9. On 05/31/22 between 11:00 AM and 2:50 PM and on 06/01/22 between 1:30 PM and 3:30 PM, during interviews with Investigators #13 and #25, 9 staff members each stated they were aware of the spill and subsequent cleaning of the laminar flow hood #4. No one filled out a Datix Event Report or notified infection control or risk management (Staff #3, Staff #4, Staff #5, Staff #6, Staff #7, Staff #8, Staff #9, Staff #10, Staff #11).

10. Review of the Datix Event Reporting log for March and April 2022 showed that there were no reports filed related to the pharmacy spill and subsequent cleanup.

11. On 06/01/22 at 11:00 AM, during an interview with Investigator #13, the risk manager (Staff #14), stated that they were unaware of any spill or cleanup activity in the pharmacy department.

12. On 06/01/22 at 12:30 PM, during an interview with Investigator #13, the infection prevention manager (Staff #12), stated that they were unaware of any spill or cleanup in the pharmacy department. Staff #12 stated that they would not expect to be notified of a spill in the pharmacy unless there was concern for growth.
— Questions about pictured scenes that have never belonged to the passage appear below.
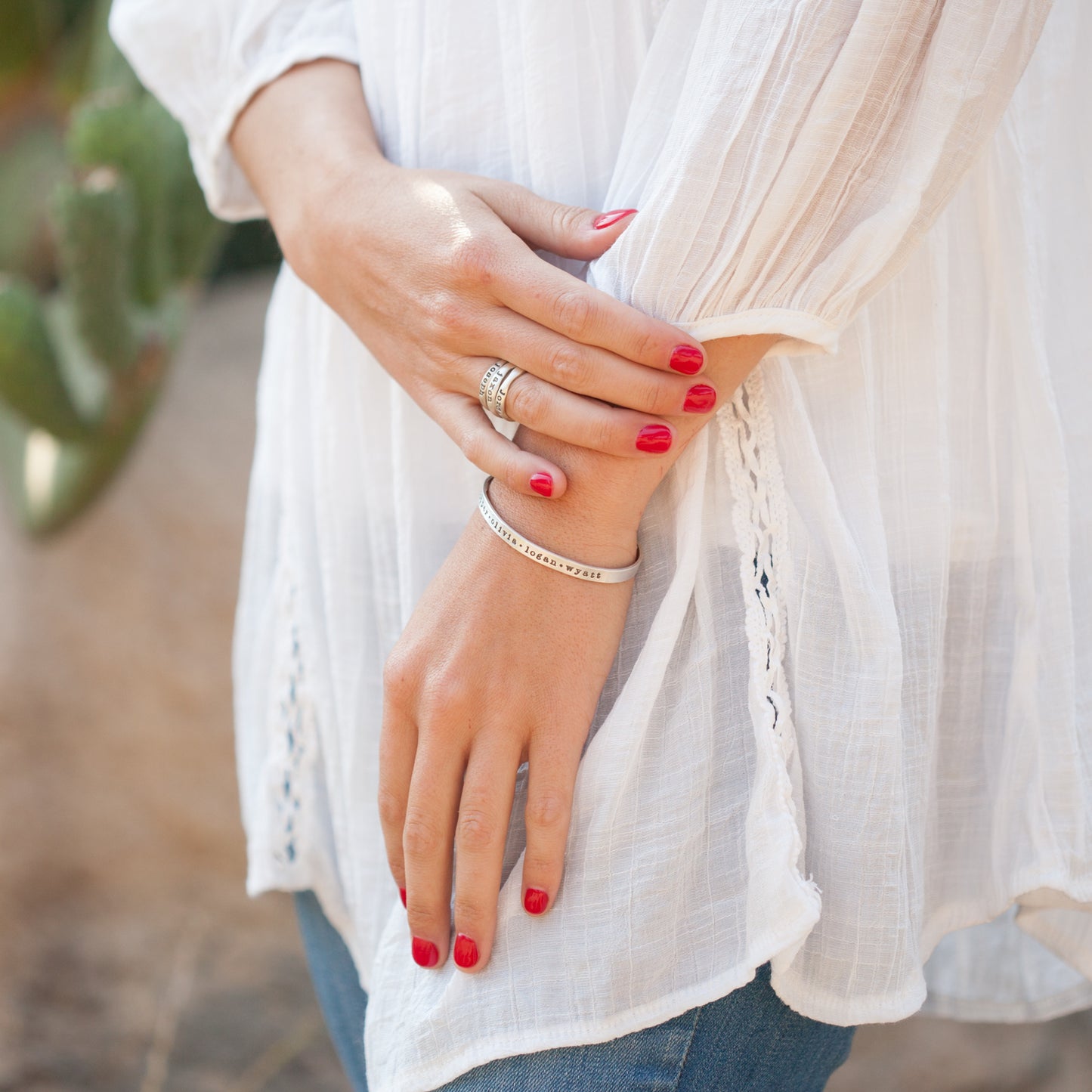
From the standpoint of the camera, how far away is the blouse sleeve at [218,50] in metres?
0.77

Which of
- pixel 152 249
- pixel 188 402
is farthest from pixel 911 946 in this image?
pixel 188 402

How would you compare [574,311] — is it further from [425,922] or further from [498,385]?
[425,922]

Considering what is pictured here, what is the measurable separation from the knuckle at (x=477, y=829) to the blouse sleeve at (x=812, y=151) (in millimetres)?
300

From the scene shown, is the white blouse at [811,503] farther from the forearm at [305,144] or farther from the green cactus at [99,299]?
the green cactus at [99,299]

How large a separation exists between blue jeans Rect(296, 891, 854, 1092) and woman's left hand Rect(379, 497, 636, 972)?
0.07 metres

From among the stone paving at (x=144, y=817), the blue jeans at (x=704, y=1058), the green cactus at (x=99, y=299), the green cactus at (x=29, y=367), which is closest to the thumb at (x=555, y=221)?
the blue jeans at (x=704, y=1058)

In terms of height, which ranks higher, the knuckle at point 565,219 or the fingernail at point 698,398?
the knuckle at point 565,219

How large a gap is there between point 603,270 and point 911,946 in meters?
0.43

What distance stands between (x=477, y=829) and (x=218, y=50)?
0.63 metres

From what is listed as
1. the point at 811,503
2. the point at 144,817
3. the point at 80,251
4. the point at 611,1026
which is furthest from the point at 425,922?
the point at 144,817

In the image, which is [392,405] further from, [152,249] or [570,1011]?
[152,249]

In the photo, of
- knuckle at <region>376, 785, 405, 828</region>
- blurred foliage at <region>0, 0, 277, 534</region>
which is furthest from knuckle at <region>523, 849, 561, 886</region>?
blurred foliage at <region>0, 0, 277, 534</region>

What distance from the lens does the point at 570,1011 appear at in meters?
0.58

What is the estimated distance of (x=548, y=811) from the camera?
58 centimetres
13. Review of the Sampling Action Report, dated 03/31/22, 04/01/22, and 04/02/22, showed that sampling was done on the left side, the right side and the bottom of the hood for laminar flow hood #4.

14. On 06/01/22 at 1:30 PM, during an interview with the investigators, the senior pharmacy manager (Staff #4) stated that the spill was not tested. They didn't see any mold or indication of contamination.

15. On 06/01/22 at 2:17 PM, during an interview with the investigators, the director of pharmacy (Staff #3) stated that they were a microbiologist by training and they saw no obvious colonies but the spill smelled like sugar or burned teriyaki.